China plans to roll out its national market for carbon permit trading in 2016, an official said Sunday, adding that the government is close to finalising rules for what will be the world’s biggest emissions trading scheme.
The world’s biggest-emitting nation, accounting for nearly 30 percent of global greenhouse gas emissions, plans to use the market to slow its rapid growth in climate-changing emissions.
China has pledged to reduce the amount of carbon it emits per unit of GDP to 40-45 per cent below 2005 levels by 2020.
It has already launched seven regional pilot markets in a bid to gain experience ahead of a nationwide scheme.
“We will send over the national market regulations to the State Council for approval by the end of the year,” Sun Cuihua, a senior climate official with the National Development and Reform Commission (NDRC), told a conference in Beijing on Sunday.
The national market will start in 2016, although some provinces would be allowed to start later if they lacked the technical infrastructure to participate from the outset, she said.
The Chinese market, when fully functional, would dwarf the European emissions trading system, which is currently the world’s biggest.
It would be the main carbon trading hub in Asia and the Pacific, where Kazakhstan and New Zealand already operate similar markets.
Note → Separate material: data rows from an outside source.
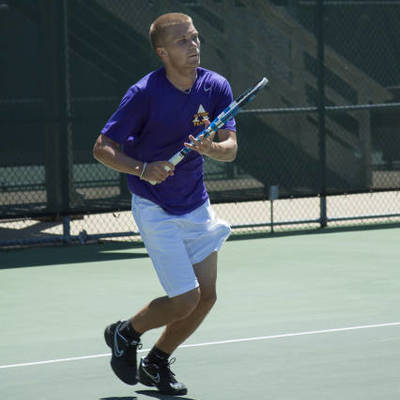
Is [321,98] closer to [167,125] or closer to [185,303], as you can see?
[167,125]

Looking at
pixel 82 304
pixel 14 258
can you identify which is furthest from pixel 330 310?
pixel 14 258

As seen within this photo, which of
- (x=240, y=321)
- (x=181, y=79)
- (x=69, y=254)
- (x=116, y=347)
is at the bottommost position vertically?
(x=69, y=254)

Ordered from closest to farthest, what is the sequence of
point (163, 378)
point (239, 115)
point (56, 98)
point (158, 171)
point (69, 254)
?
point (158, 171) < point (163, 378) < point (69, 254) < point (56, 98) < point (239, 115)

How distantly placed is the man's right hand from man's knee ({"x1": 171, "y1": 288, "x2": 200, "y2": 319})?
58 cm

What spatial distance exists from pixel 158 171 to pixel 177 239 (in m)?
0.44

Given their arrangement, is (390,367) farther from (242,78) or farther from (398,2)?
(398,2)

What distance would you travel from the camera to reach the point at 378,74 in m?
14.0

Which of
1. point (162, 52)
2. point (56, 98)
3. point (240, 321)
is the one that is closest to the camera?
point (162, 52)

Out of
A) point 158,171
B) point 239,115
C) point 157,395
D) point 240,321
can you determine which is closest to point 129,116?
point 158,171

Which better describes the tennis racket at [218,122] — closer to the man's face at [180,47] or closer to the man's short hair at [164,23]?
the man's face at [180,47]

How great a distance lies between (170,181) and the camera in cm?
627

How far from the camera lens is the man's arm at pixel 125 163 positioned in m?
5.99

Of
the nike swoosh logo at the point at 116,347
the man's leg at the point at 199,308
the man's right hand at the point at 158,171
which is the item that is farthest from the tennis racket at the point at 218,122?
the nike swoosh logo at the point at 116,347

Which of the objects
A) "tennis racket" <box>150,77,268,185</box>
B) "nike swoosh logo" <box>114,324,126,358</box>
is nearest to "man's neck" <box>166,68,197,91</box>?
"tennis racket" <box>150,77,268,185</box>
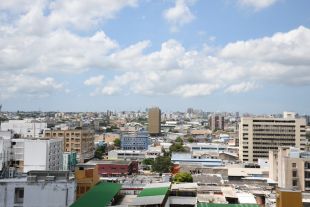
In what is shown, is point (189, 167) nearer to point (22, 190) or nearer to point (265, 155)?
point (265, 155)

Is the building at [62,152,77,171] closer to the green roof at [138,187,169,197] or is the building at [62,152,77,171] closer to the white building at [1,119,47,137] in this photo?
the white building at [1,119,47,137]

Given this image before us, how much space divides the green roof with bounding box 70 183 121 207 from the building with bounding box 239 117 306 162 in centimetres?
3744

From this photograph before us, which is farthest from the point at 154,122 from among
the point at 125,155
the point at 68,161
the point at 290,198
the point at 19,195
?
the point at 290,198

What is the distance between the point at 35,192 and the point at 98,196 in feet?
8.76

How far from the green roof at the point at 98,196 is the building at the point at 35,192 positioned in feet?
2.20

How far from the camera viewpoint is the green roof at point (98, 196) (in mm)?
15555

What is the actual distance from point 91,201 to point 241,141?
41.2 m

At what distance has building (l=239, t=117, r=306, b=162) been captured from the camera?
5325 centimetres

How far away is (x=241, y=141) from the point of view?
54969 mm

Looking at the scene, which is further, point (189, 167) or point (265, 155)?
point (265, 155)

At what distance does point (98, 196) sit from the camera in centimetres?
1698

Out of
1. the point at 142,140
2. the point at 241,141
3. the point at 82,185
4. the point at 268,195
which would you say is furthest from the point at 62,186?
the point at 142,140

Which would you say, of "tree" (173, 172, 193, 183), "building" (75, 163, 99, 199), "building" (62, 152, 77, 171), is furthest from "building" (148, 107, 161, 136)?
"building" (75, 163, 99, 199)

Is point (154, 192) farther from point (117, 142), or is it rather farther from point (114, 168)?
point (117, 142)
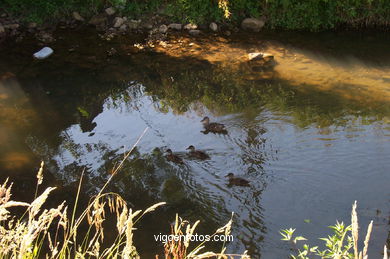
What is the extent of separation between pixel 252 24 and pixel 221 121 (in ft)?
17.3

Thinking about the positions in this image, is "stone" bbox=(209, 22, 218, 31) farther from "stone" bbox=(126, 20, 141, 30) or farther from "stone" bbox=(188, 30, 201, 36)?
"stone" bbox=(126, 20, 141, 30)

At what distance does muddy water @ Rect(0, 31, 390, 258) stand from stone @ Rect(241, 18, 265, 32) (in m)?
0.52

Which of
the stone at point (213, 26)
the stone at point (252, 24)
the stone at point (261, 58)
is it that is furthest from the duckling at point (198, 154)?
the stone at point (252, 24)

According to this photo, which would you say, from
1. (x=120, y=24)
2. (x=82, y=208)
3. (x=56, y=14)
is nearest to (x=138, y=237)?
(x=82, y=208)

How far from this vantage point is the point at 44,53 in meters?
11.8

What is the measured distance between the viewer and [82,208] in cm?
672

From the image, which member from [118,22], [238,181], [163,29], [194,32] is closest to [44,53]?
[118,22]

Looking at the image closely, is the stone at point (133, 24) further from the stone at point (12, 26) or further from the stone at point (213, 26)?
the stone at point (12, 26)

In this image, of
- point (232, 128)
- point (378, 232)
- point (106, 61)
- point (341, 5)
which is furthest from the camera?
point (341, 5)

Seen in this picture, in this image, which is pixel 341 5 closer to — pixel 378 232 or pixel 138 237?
pixel 378 232

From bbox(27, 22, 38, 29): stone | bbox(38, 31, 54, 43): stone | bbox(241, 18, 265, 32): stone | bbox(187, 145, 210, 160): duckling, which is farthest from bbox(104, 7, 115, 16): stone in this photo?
bbox(187, 145, 210, 160): duckling

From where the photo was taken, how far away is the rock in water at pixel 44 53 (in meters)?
11.8

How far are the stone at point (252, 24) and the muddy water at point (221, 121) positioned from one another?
52 centimetres

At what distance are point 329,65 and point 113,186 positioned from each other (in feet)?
21.2
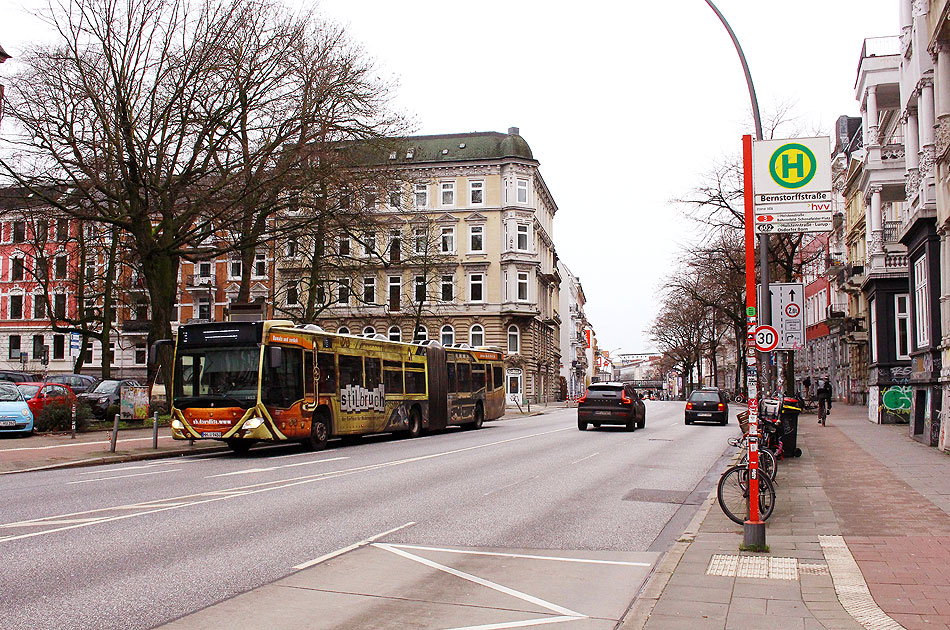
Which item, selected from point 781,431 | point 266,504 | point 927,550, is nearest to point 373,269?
point 781,431

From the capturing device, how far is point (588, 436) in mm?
29141

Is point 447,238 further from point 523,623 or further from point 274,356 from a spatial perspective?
point 523,623

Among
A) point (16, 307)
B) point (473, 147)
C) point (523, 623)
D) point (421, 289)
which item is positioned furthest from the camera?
point (16, 307)

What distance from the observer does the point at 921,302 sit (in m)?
24.1

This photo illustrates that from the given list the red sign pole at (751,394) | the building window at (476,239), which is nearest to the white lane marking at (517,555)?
the red sign pole at (751,394)

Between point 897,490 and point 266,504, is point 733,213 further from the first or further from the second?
point 266,504

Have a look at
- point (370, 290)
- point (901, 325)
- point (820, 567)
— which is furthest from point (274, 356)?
point (370, 290)

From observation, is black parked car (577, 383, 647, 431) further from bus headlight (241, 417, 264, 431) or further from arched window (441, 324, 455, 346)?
arched window (441, 324, 455, 346)

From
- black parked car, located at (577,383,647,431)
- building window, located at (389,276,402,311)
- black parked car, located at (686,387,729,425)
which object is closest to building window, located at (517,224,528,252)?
building window, located at (389,276,402,311)

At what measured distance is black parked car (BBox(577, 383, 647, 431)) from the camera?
32.1 meters

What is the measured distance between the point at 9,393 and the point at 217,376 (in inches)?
341

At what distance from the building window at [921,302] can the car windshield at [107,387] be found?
92.0 ft

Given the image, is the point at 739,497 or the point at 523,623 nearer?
the point at 523,623

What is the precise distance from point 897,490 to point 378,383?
1581 centimetres
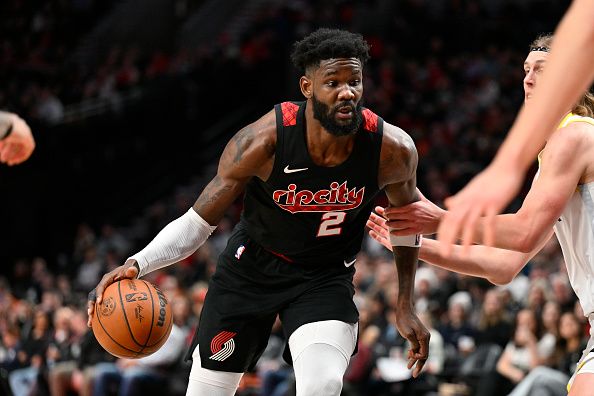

South Korea will launch a national scheme on Jan. 1, 2015, while Indonesia, Thailand and Vietnam are drawing up plans for markets of their own.
The Chinese market will cap carbon dioxide emissions from sources such as electricity generators and manufacturers. Those that emit above their cap must buy permits in the market.
Five pilot markets that opened in China last year saw a high degree of compliance by included emitters in their first year, although data secrecy and a tendency to hand out too many permits made them inefficient in cutting emissions.
The pilot schemes are keen to attract professional trading companies to boost liquidity, and Shenzhen - the smallest of the pilots - recently allowed trades to be settled in foreign currencies in a bid to make trading easier for foreign traders.